QUOTED TEXT:
--- Begin ---
Posts Tagged Priorities

Time, Work, Need. It’s all relative.

John is gone and has been for weeks; he won’t be home still for some time. It’s okay. I miss him and Braden misses him, but the truth is that we’re used to him being away a lot. We have a rhythm we get into while he’s away.

Of course, after a while, Mommy gets a little cranky and somewhat tiredish. Braden and I do get along well. We have fun and I laugh even when he’s a turd. When he’s a brat, I am firm and I’m not afraid or unable to administer discipline. But it gets hard sometimes for me to reel in my anger when he’s really difficult, especially when I’m particularly, ahem, hormonal.

I’ve gotten to that point this week, and I’m needing some time for a break, a bit of quiet, and oh yeah, I have work to get done! I get frustrated at the lack of time for myself. I get Teh Selfish on me.

Today is rainy, again. Today is a bit colder again. He is annoyed that I am staying on the couch a lot this morning because my uterus is once again suffering for the sins of Eve (Hey, Eve, ya bitch, apples aren’t even THAT GOOD. I mean, I could understand if it had been friggin’ TIRAMISU or something, but really? Oh well.) and I’m Grumpy Tired.

He’s spending the morning running around the room throwing toys at me. He’s asking me to come outside. I’m being a jerk, telling him Mommy is too tired. We play ball while I sit on the couch. It’s fun, until I get hit in the titty. Then it’s hilarious. But painful. Ouch.

Naptime comes and I can tell he’s not ready; he’s too wound up. I let it slide for an extra thirty minutes. Then I pick him up and he whines. There are protests. I meet them with a favorite book and he slumps in my arms, tension flowing away, talking about Fluffy and Baron in excited anticipation.

We read and then the lights go out. We snuggle under a blankie and I rock as the lullaby CD plays in the background.

I wait for him to fall asleep so I can get some things done.

He is restless. He talks and I remind him that “naptime is quiet.” He whispers.
--- End ---
BRIEF 1: In the blog post, what does the writer offer Braden when he protests at naptime?
BRIEF 2: Write out the part of the blog post that opens with the words containing "Today is rainy, again." and closes with "I’m Grumpy Tired.".
The rows that come next aren't needed for anything here.

Spatial data with pictures
--- Begin ---
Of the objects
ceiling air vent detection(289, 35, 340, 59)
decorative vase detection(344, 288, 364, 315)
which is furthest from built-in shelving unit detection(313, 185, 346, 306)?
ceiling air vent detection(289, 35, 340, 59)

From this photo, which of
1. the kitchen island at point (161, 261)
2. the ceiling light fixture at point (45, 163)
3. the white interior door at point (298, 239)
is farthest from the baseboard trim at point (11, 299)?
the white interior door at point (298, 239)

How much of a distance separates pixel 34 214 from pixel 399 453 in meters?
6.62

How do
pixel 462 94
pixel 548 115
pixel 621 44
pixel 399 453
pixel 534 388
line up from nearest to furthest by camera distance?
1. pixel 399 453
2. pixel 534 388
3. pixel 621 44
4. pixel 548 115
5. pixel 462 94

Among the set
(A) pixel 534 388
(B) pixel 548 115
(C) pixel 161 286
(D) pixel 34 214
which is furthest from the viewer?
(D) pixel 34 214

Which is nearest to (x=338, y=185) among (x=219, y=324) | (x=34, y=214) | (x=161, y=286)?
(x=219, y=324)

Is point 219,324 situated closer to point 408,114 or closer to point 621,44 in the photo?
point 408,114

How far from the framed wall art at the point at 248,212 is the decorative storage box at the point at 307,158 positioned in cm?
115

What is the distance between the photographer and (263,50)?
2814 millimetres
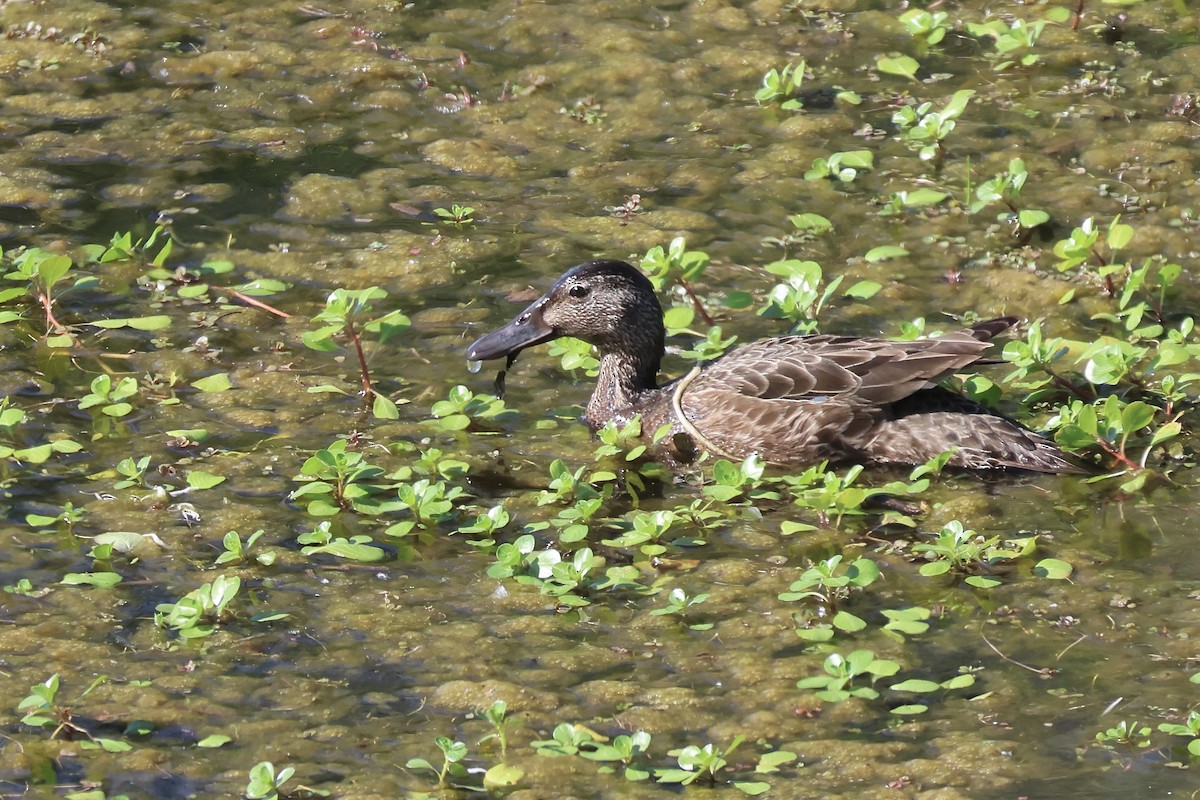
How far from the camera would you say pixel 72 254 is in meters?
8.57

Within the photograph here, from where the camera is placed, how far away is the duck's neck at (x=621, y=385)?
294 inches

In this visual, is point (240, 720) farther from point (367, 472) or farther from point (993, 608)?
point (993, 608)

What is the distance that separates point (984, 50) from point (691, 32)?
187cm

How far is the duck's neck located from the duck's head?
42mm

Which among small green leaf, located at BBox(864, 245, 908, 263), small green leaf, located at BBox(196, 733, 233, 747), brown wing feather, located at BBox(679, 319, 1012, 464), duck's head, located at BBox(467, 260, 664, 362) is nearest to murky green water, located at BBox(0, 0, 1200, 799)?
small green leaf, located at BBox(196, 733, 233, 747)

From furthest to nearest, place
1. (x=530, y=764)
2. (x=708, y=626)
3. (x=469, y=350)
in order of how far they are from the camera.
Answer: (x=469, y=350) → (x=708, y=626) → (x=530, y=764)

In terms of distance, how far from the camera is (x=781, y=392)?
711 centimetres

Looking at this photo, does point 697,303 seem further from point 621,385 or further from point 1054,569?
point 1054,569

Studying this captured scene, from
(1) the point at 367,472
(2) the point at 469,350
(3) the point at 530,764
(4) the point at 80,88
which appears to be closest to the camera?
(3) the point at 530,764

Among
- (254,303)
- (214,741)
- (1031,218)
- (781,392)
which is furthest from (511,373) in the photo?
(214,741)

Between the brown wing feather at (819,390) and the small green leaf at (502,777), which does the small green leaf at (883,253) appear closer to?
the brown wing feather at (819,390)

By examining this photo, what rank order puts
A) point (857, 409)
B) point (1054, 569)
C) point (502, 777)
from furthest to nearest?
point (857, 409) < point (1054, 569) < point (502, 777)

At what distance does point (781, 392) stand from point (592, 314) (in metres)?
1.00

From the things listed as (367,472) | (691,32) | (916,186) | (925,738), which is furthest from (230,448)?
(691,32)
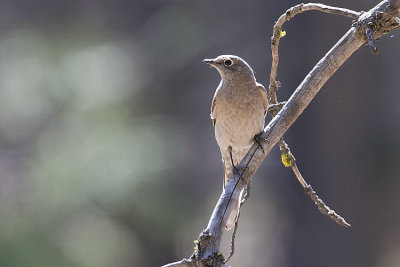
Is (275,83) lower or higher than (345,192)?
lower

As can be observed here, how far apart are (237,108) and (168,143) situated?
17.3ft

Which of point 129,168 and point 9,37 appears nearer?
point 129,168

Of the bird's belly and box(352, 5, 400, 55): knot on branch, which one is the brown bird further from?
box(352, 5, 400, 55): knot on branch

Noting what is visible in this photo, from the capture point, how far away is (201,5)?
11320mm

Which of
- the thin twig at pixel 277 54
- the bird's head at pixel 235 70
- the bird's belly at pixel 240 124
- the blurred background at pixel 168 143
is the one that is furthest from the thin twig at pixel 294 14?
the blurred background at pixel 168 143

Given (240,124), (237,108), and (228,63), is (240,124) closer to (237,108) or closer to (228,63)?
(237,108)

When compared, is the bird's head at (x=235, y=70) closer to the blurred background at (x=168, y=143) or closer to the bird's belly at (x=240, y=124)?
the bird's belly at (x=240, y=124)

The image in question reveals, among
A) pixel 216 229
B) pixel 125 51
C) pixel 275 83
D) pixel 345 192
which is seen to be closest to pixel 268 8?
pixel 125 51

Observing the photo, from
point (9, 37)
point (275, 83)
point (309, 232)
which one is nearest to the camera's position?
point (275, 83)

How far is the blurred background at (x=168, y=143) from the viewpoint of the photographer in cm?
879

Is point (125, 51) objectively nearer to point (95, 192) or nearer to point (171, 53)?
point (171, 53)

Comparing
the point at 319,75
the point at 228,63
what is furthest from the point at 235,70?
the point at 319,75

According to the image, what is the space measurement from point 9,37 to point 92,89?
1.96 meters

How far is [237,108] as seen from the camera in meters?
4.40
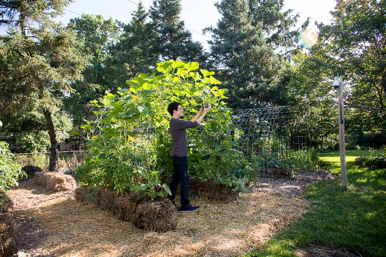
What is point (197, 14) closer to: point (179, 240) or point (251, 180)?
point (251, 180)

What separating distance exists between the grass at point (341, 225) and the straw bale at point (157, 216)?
--- End ---
TASK SOLUTION 1: A favorite book.

TASK SOLUTION 2:
Today is rainy, again. Today is a bit colder again. He is annoyed that I am staying on the couch a lot this morning because my uterus is once again suffering for the sins of Eve (Hey, Eve, ya bitch, apples aren’t even THAT GOOD. I mean, I could understand if it had been friggin’ TIRAMISU or something, but really? Oh well.) and I’m Grumpy Tired.